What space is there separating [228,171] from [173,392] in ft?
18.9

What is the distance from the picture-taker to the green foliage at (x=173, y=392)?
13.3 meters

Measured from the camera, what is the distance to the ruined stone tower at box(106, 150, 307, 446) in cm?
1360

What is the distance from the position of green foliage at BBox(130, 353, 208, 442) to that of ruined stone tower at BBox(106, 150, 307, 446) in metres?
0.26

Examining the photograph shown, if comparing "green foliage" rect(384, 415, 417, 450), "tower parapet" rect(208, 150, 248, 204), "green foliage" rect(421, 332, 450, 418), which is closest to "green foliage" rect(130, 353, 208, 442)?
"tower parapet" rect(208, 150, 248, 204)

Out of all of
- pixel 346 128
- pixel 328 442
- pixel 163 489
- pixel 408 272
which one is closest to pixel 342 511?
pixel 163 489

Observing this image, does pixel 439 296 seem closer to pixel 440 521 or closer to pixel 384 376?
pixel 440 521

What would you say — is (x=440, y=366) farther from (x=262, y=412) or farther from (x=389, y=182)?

--

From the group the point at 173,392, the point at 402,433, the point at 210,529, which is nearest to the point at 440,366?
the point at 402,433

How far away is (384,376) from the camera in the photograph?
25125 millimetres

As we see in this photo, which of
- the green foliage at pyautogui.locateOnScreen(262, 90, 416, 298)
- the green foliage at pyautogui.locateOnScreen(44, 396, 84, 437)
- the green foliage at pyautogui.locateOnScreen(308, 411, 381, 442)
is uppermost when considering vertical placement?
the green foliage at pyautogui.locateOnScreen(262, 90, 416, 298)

...

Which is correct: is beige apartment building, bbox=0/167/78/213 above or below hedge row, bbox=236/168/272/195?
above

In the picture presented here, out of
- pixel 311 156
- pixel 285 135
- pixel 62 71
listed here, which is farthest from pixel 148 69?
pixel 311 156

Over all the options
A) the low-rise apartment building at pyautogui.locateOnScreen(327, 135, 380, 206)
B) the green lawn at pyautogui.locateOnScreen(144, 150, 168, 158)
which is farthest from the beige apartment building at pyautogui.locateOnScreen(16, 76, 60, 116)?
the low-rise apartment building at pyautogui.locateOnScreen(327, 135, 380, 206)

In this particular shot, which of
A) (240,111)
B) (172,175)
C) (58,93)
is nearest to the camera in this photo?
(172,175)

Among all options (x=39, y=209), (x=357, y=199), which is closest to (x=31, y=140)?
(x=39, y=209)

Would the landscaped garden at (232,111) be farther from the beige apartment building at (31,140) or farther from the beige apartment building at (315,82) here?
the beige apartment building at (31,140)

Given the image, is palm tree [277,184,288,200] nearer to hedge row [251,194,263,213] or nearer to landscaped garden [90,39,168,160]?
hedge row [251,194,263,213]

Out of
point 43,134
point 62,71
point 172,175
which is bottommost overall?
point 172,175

**Task prompt:** Can you reproduce the records word for word, from the line with "What space is" up to and including the line with "What would you"?

**Complete answer:**
What space is there separating [228,171] from [173,392] in ft?
18.9

What is the distance from the picture-taker to the green foliage at (x=173, y=392)?
13.3 meters

Measured from the camera, what is the distance to the ruined stone tower at box(106, 150, 307, 446) in cm?
1360

What is the distance from the position of green foliage at BBox(130, 353, 208, 442) to that of ruined stone tower at BBox(106, 150, 307, 446) in metres?
0.26

Examining the photograph shown, if comparing "green foliage" rect(384, 415, 417, 450), "tower parapet" rect(208, 150, 248, 204), "green foliage" rect(421, 332, 450, 418), which is closest to "green foliage" rect(130, 353, 208, 442)?
"tower parapet" rect(208, 150, 248, 204)

Out of all of
- pixel 346 128
- pixel 328 442
- pixel 163 489
- pixel 408 272
which one is closest to pixel 342 511?
pixel 163 489

Observing this image, does pixel 439 296 seem closer to pixel 440 521 or closer to pixel 384 376?
pixel 440 521

What would you say — is (x=440, y=366) farther from (x=262, y=412) or farther from (x=389, y=182)?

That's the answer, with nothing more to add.